Tel est l’état de misère profonde de cette grande infortunée : et maintenant nous comprenons la tristesse involontaire qui saisit le cœur du voyageur qui la visite. Nous ne pouvons même nous empêcher de la partager avec eux, et, ici, pleins de foi et de terreur en présence de cette grande punition de Dieu, élevons notre voix et répétons ces lamentations sublimes qui semblent avoir été composées à la vue de la moderne Jérusalem, tant elles peignent naturellement l’état de cette ville désolée 15.

 

« Comment cette ville, si pleine de peuple, est-elle maintenant si solitaire et si désolée ? La maîtresse des nations est devenue comme veuve : la reine des provinces a été assujettie au tribut.

« Elle a été vu pleurant dans la nuit ; ses larmes coulaient sur ses joues : de tous ses amis il n’en est pas un qui la console ; ceux qui lui étaient chers l’ont méprisée et se sont faits ses ennemis.

« Les rues de Sion pleurent, parce qu’il n’y a plus personne qui vienne à ses solennités : toutes ses portes sont détruites ; ses prêtres ne font que gémir ; ses vierges sont toutes défigurées de douleur ; et elle est plongée dans l’amertume.

« Ses ennemis se sont élevés sur sa tête ; ses persécuteurs sont en paix, parce que le Seigneur a parlé contre elle à cause de la multitude de ses iniquités : ses petits enfants ont été traînés en captivité devant la face du dominateur.

Tâches à réaliser —
1 – Répondez brièvement à ces questions sur le texte consacré à Jérusalem :
(a) Quel cœur la tristesse involontaire saisit-elle ?
(b) Selon la première lamentation, qu'est devenue « la maîtresse des nations » ?
(c) Pourquoi les rues de Sion pleurent-elles ?
2 – Reprenez le texte sur Jérusalem là où il s'arrête, en poursuivant les lamentations sur le même ton.
Ces enregistrements proviennent d'une source différente.

(Entrées de données recueillies)
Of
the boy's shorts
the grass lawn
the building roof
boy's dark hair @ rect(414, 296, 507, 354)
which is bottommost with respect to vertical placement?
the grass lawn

Réponses dans l'ordre —
1 –
(a) Elle saisit le cœur du voyageur qui visite la ville.
(b) Elle est devenue comme veuve.
(c) Elles pleurent parce qu'il n'y a plus personne qui vienne à ses solennités.

2 –
« Et toute sa beauté a fui la fille de Sion : ses princes sont devenus comme des cerfs sans pâturages ; et un pâtre les a chassés devant lui comme un troupeau défaillant.

« Ô vous tous qui passez par le chemin, considérez, et voyez s’il y a une douleur comme la mienne !

« Le Seigneur a résolu d’abattre la muraille de la fille de Sion : il a tendu son cordeau, et il n’a point retiré sa main que tout ne fût renversé : le boulevard est tombé d’une manière déplorable, et le mur a été détruit de même.

« Ses portes sont enfoncées dans la terre ; il en a rompu et brisé les barres ; il a banni son roi et ses princes parmi les nations : il n’y a plus de loi ; et ses prophètes n’ont point reçu de visions prophétiques du Seigneur.

« Mes yeux se sont affaiblis à force de verser des larmes, le trouble a saisi mes entrailles : mon cœur s’est répandu en terre en voyant la ruine de la fille de mon peuple, en voyant les petits enfants et ceux qui étaient encore à la mamelle, morts sur la place de la ville.

« À qui vous comparerai-je, ô fille de Jérusalem ? À qui dirai-je que vous ressemblez ?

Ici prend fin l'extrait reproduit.